Throughout the novel, we feel Yannia’s struggle through her tiredness and her pain. Living her life and doing her job despite all of the forces against her.
This, strangely enough, makes her a more human character than many typical private detectives in literature.
A fascinating depiction of magic
Writing about magic is tough to get right. Make it too unfathomable, and it becomes an annoying Dues E Machina, where the characters use it to get themselves out of any fix the writer needs them to get out off. Be too proscribed and it becomes boring, and the reader feels they are reading a fantasy novel and the author forgot to put the magic in.

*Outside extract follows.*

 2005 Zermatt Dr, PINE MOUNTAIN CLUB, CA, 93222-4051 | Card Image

Fallible Justice treads this fine line beautifully. The magic seems otherworldly and beyond our ken. Yet we get the impression there are rules and regulations about its use, both in the sense that magic has its limits and that the laws of the land regulate magic users.
A mystery that keeps you interested
Fallible Justice is a crime drama. So it’s important that the mystery keeps the reader engaged and keeps them thinking.

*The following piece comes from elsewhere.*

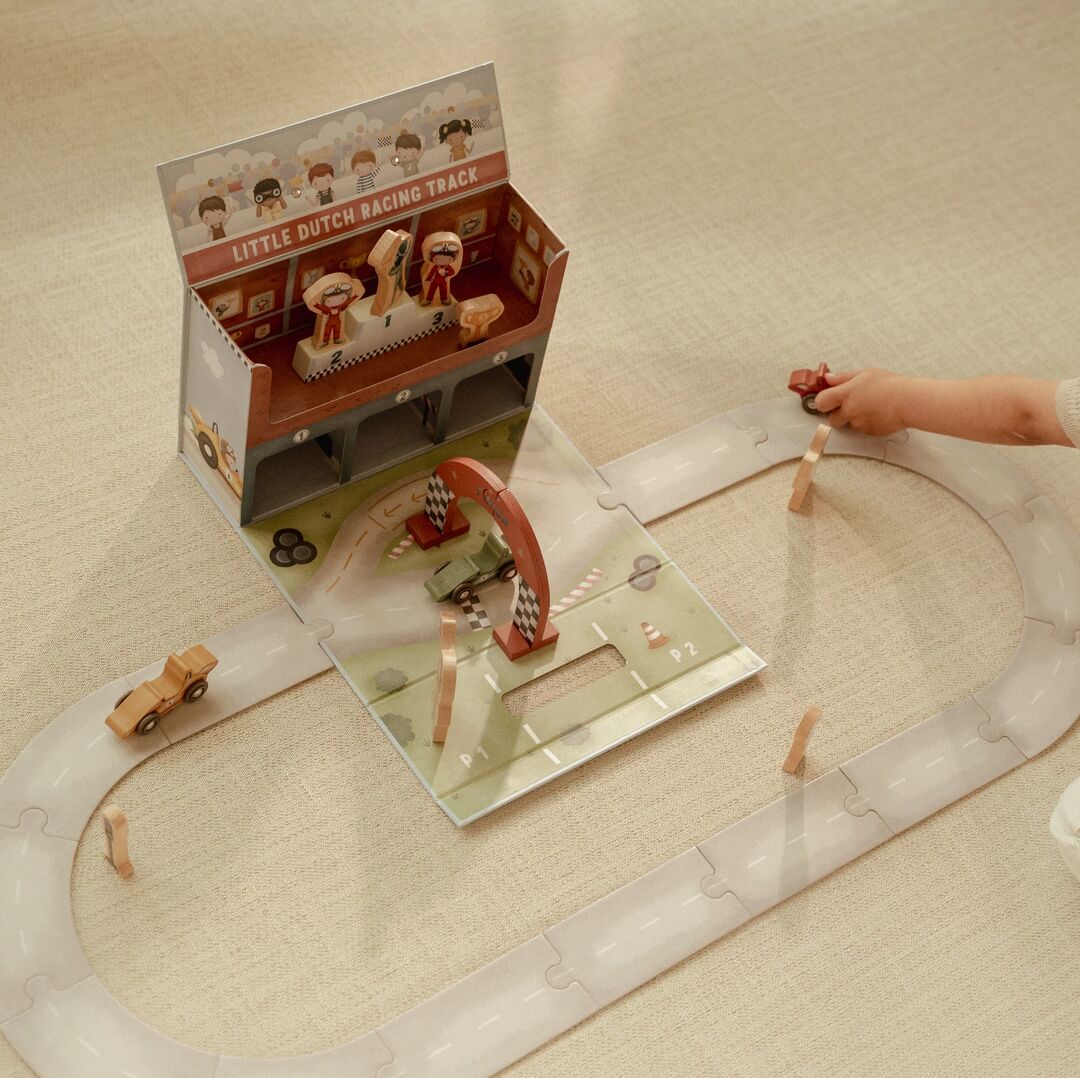 Holzrennbahn im Spielkoffer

It’s a fair criticisim to say that the underlying mystery isn’t the most complex. Yet Laakso adds enough subterfuge and intrigue to keep the reader turning the pages throughout.
If you’re looking for more book recommendations, take a look at our best science fiction novels of all time list.
Fallible Justice by Laura Laakso
A fantastic debut novel from an author set to be a big name in urban fantasy. Fallible Justice could be the best paranormal crime novel you read this year.